Because they’re such people-pleasers, they respond best to positive reinforcement. Show them what you want them to do, and reward them for doing it. This doesn’t mean you have to shower them with treats either, as they get just as much of a jolt out of a few words of praise and a head-scratch or two.
Yelling at them or otherwise disciplining them is likely to be counter-productive. Simply ignore unwanted behavior and reward positive actions. If you do this, you can convince a Silver Lab to do just about anything.
Labradors were bred to be water dogs, and as such, they have thick double coats. This can come in handy for hunting ducks or going swimming, but it can create a bit of a nightmare when it comes to keeping shedding under control.
You’ll need to brush these dogs several times a week and possibly even every day during the spring and fall, when their shedding is at its worst. It’s a good idea to get a good brush and maybe even a vacuum cleaner for the task.
Beyond that, taking care of these dogs is relatively easy. They’ll need their teeth cleaned and their nails trimmed regularly, and you should clean out their ears a couple of times a month to prevent infections.
Health Conditions ❤️
The Labrador is a fairly healthy breed, and except for an increased risk of alopecia, the Silver Lab’s recessive genes haven’t affected them much in that regard. Still, there are a few conditions you should be aware of if you’re thinking about adopting one of these dogs.
- Retinal dysplasia
- Hip dysplasia
- Patellar luxation
- Osteochondritis dissecans
- Exercise-induced collapse
- Muscular dystrophy
Male vs Female
Male and female Silver Labs are fairly similar in most respects, but there are a few key differences that are worth noting.
Physically, males tend to be a bit bigger, but not noticeably so. It’s also not a hard-and-fast rule, so don’t assume that you won’t eventually have a big dog just because you adopted a female puppy.
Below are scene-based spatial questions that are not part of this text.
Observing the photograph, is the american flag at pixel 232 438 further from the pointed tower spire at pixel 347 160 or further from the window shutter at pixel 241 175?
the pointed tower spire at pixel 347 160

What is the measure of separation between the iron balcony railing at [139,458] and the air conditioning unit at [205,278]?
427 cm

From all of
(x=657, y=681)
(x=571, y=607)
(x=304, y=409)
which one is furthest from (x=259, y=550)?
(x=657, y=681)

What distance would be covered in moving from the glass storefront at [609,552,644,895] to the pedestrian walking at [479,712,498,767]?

Males tend to be a bit more outgoing and openly affectionate. Females can be every bit as loving as their male counterparts, but it may take a bit more time for them to warm up to you. The ladies also tend to be a bit more independent.
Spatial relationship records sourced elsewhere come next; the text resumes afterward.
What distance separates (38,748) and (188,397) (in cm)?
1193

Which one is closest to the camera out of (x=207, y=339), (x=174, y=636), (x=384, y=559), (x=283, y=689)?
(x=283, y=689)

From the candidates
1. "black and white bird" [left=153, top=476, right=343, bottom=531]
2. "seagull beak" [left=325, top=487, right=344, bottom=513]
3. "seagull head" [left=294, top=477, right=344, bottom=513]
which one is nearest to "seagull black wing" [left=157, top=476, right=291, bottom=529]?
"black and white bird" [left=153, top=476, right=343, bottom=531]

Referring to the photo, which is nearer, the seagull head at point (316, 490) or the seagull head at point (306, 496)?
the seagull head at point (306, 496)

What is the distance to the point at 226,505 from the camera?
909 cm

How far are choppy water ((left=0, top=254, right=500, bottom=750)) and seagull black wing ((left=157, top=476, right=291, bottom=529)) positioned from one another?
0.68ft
Neither sex is prone to aggression, but it sometimes happens. Males tend to be possessive, so they may show aggression if their food, toys, or humans are encroached upon. Females can be competitive with other females, and it’s generally not a good idea to have two unspayed females around each other.
Speaking of which, spaying and neutering your Silver Lab is not only the humane thing to do — it also helps with aggression, moodiness, and other behavioral issues. We recommend doing it as soon as your dog is old enough.
If you want an All-American dog with a clear twist, consider bringing a Silver Lab home. These pups are just like any other Labrador, except they have an eye-catching coat that sets them apart from the rest.
Finding one won’t be easy, however, and you’ll likely have to shell out a fair bit of cash for the privilege of owning one. However, they’ll repay you for that many times over, as these dogs are sweet, loving, and loyal.
Silver Labs let you own the most popular dog breed in America while still being able to stand out from the crowd — what more could you ask for?